■ Instruction:
Copy the rows word for word, starting at the line that contains "How much distance" and ending with the final row.

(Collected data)
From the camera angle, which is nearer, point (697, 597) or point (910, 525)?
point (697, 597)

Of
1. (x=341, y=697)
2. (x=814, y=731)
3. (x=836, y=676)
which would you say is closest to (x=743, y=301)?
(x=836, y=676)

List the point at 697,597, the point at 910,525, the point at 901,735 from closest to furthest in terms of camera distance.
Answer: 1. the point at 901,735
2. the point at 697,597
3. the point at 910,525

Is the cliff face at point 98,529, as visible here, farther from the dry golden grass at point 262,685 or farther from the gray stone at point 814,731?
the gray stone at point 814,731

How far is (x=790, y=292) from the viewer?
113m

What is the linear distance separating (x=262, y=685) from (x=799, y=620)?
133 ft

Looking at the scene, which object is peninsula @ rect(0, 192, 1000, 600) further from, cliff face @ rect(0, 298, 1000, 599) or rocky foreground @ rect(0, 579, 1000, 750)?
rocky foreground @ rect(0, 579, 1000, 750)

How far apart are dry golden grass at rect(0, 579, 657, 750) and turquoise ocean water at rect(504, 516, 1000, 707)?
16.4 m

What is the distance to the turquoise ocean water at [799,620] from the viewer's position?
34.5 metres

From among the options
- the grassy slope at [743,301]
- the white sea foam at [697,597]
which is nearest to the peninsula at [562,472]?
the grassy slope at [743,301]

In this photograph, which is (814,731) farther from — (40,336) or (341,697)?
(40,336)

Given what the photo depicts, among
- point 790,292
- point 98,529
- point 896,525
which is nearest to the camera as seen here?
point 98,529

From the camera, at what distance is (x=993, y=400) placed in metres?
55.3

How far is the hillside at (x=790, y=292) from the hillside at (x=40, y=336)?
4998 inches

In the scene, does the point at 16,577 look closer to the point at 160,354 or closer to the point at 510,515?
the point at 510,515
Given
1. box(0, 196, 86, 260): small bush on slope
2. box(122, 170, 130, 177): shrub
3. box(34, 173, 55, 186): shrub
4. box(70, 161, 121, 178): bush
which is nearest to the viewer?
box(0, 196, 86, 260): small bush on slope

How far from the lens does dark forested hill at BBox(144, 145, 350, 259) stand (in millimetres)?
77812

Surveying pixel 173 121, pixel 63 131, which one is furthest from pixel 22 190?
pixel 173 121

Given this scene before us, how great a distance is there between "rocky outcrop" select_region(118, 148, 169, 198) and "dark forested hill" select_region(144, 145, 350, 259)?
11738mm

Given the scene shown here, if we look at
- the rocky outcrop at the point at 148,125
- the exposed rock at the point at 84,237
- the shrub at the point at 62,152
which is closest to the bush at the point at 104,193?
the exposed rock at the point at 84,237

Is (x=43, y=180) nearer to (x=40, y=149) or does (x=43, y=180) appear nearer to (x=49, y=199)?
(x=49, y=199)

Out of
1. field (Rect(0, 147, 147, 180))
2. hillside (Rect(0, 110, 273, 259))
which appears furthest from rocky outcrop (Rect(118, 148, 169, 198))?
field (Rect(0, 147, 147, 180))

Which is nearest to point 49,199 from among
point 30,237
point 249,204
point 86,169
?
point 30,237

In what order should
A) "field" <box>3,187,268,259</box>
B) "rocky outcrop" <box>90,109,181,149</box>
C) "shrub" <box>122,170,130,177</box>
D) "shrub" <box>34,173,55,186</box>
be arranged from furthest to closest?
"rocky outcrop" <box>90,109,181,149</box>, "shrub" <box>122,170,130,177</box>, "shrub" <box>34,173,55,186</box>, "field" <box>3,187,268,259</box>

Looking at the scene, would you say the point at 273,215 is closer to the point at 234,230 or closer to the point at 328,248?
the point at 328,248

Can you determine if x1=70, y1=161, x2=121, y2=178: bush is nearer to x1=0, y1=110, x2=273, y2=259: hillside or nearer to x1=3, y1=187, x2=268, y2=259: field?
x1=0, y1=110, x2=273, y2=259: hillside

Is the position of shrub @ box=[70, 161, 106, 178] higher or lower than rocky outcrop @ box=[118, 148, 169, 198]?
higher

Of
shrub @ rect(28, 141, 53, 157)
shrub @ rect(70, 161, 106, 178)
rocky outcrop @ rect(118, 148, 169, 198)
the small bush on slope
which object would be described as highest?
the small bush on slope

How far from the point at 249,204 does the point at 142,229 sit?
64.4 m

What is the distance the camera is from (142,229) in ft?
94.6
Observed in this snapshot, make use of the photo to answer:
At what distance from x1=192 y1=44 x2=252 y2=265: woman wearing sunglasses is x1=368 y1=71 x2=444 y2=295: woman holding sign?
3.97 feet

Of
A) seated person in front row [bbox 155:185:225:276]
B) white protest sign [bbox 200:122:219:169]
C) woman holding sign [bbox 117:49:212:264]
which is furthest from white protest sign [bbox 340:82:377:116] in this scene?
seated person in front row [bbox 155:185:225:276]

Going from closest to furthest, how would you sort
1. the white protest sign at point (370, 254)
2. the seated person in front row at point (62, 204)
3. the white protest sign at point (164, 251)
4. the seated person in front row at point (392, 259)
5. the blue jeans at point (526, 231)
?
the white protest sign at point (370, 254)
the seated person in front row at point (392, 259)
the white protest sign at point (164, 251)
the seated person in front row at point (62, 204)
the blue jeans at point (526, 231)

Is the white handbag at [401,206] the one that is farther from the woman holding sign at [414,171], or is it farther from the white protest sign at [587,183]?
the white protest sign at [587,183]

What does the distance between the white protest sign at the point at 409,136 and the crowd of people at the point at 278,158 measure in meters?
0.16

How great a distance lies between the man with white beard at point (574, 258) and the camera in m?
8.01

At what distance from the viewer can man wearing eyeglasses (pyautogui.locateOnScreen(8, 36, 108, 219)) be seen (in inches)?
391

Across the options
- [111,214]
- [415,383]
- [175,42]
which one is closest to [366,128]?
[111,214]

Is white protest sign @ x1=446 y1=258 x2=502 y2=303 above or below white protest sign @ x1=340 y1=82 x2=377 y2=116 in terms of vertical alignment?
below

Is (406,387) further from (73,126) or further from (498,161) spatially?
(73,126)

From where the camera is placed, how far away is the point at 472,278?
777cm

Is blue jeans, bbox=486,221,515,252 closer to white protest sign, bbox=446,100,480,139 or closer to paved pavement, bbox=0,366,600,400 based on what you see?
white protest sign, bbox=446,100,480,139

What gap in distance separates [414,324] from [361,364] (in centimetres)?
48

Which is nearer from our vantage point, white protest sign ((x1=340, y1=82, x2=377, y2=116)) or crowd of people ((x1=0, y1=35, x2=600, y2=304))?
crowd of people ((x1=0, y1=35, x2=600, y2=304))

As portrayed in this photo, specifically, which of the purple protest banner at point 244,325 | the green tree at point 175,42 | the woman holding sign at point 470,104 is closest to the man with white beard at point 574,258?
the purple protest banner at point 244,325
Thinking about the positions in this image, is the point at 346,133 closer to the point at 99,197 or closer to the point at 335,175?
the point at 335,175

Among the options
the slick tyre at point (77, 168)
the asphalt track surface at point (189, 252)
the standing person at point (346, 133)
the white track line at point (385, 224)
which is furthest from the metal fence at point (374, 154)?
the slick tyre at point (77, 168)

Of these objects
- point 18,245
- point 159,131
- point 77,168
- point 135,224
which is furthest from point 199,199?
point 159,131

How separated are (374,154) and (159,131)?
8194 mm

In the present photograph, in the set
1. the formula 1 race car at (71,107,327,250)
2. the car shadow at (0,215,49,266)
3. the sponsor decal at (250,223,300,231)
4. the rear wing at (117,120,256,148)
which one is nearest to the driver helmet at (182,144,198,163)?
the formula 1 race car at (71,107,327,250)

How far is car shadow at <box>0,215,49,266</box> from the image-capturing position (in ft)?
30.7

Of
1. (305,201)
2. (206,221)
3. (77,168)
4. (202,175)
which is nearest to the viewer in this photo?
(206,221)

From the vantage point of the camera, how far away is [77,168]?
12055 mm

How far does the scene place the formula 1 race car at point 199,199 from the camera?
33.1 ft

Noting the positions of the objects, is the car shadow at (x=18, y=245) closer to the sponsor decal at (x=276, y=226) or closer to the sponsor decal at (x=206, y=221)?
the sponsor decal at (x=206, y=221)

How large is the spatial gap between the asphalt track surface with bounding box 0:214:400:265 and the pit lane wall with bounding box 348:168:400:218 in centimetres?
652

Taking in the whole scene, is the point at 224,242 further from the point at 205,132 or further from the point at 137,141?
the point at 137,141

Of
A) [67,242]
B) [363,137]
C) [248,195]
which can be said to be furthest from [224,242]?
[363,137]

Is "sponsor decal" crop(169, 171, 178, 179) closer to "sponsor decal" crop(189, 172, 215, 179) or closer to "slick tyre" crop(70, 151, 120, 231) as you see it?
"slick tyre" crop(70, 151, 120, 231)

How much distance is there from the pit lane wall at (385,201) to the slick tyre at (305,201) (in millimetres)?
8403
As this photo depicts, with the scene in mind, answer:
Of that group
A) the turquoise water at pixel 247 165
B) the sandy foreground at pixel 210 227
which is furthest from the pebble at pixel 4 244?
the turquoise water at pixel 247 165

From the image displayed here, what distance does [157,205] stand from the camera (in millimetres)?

■ Final result:
How much distance is there from the pit lane wall at (385,201) to the slick tyre at (305,201) (in millimetres)?
8403
As this photo depicts, with the scene in mind, answer:
Of that group
A) the turquoise water at pixel 247 165
B) the sandy foreground at pixel 210 227
which is furthest from the pebble at pixel 4 244?
the turquoise water at pixel 247 165

From the image displayed here, what distance does [157,205] stand from the camera (in millimetres)?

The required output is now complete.